El propio Strus reflexionó sobre el partido, sintiéndose «como si no pudiera fallar», y enfatizando la naturaleza especial de esas noches. Este resurgimiento es precisamente lo que los Cavaliers habían estado esperando. Como un espaciador de cancha clave, la habilidad de Strus para encestar consistentemente obliga a las defensas a abrirse, creando así carriles de penetración cruciales para sus compañeros y mejorando el movimiento general del balón. La ofensiva del equipo mejoró visiblemente contra los Heat, mostrando un mejor espaciamiento y un flujo más fluido y natural que recordaba su éxito al principio de la temporada.

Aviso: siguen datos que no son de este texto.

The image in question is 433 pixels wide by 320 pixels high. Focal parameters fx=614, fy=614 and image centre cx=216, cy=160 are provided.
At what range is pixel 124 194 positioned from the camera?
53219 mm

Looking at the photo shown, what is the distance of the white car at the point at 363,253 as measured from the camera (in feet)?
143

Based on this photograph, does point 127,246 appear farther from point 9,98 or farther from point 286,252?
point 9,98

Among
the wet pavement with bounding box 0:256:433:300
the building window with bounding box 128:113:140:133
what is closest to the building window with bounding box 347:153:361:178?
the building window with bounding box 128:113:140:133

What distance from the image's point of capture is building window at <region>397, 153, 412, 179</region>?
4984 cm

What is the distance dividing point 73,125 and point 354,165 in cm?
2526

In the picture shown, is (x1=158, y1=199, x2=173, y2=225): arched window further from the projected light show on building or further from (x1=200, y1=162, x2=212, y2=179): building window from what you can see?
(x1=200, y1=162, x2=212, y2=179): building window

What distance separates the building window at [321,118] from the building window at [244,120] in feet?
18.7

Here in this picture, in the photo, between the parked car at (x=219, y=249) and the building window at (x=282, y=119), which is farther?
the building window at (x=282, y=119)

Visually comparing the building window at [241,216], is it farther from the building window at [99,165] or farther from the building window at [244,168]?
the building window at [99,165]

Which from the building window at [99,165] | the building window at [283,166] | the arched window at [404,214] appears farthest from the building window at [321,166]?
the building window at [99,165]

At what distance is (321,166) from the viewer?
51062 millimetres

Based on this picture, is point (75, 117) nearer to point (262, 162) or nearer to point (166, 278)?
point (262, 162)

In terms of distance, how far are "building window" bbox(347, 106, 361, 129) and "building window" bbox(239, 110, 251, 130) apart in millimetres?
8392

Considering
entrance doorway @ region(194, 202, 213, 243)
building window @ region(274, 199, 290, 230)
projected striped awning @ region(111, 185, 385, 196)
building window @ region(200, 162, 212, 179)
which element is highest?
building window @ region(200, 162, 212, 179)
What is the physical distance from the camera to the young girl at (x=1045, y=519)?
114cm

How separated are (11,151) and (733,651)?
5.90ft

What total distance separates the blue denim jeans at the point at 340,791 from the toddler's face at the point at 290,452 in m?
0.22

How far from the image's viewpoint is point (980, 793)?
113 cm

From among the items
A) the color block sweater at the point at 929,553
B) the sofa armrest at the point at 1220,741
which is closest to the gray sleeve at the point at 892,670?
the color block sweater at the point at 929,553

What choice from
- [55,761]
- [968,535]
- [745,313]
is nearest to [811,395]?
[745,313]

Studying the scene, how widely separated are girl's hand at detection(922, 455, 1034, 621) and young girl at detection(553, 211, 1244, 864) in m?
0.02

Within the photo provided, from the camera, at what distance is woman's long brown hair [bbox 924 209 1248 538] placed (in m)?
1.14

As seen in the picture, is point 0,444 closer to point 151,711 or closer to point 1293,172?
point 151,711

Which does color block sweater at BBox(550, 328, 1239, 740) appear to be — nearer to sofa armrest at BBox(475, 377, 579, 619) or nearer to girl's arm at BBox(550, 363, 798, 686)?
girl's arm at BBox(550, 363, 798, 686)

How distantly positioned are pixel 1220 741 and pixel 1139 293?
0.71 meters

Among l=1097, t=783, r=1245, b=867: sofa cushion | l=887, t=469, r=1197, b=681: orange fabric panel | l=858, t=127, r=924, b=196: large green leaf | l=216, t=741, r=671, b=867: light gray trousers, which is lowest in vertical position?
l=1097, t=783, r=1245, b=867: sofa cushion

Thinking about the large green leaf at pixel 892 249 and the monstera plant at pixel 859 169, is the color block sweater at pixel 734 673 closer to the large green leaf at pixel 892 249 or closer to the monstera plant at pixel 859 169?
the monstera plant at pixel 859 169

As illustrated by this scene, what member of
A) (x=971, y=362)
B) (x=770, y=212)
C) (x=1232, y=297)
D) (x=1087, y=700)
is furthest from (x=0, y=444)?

Más allá de su puntería, Strus ofrece valiosas contribuciones a través de su movimiento sin balón y su esfuerzo defensivo. Se integra perfectamente en la alineación estelar de los Cavaliers junto a jugadores como Donovan Mitchell, Evan Mobley, Jarrett Allen y James Harden, sin requerir un alto volumen de posesiones. Aunque 29 puntos no son una expectativa diaria, su mera presencia como una amenaza ofensiva creíble que los equipos contrarios deben respetar es invaluable. Si Strus puede mantener este nivel de juego de cara a los playoffs, sin duda proporcionará a los Cavaliers una dimensión adicional vital que a menudo les ha faltado esta temporada, impulsando significativamente sus aspiraciones al campeonato.